Peter Shaw introduces me to Gena Perevedevtsev, a 49-year-old emigrant from the Ukraine, who came here in 1999. He learned to fly in Russia, carries out flight tests on the aircraft he maintains and repairs, and has recently embarked on an IMC course. “It’s to give me more confidence, but also, I think it’s a shame to fly in an aeroplane and not make use of all of the instruments,” Gena says.
Peter says, “I’ve been here 24 years. It’s just a special place: tatty old hangars, bumpy old runways, but it has a good feel about it. It’s egalitarian.” Heading back to the clubhouse, I see someone apparently dancing slowly and rather jerkily on the spot and recognise an aerobatic pilot rehearsing a sequence in the ‘Aresti walk’. He’s a young American lawyer called Steuart Walton who’s been in the UK for four and a half years. “It all began when I met a pilot in London who was raving about this wonderful airfield,” he says. “I already had a licence from the States, came up here and got a tailwheel conversion in the Pitts with Alan Cassidy, and two months later took delivery of my Pitts S2C,” he points to it, gleaming by the fuel pumps.

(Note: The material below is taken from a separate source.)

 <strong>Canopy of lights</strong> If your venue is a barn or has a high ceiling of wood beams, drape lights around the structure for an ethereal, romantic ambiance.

He’s about to fly an advanced sequence in the overhead for Alan to critique, then they’re both off to a contest at Breighton. I let him get back to his rehearsing.
My last encounter is with instructor Bruce Hutton and local pilot Ged Wylie. Ged has been based at White Waltham since 1998, where he keeps his Grob 115A parked outside. Bruce has just been up with him for an instrument flying re-familiarisation session −“An informal one, for a friend,” they explain.
Just as I say goodbye to Bruce and Ged, there’s the familiar howl of a Pitts Special diving to begin an aerobatic sequence and everyone looks up. I can see Alan and some other aerobatic aficionados standing in front of the clubhouse. They are peering up at Steuart in his bright-red S2C, which is twisting and looping its way through one manoeuvre after another. Alan’s talking into a hand-held radio so that Steuart can hear his critique. It’s good to see that there are still airfields where practice aerobatic flights in the overhead are permitted.
One of the advantages of writing these airfield profiles for Pilot is that I talk to people I wouldn’t normally meet. There’s almost always more going on than I was aware of and I end up with a more rounded picture of somewhere I thought I knew. That’s certainly been the case at White Waltham.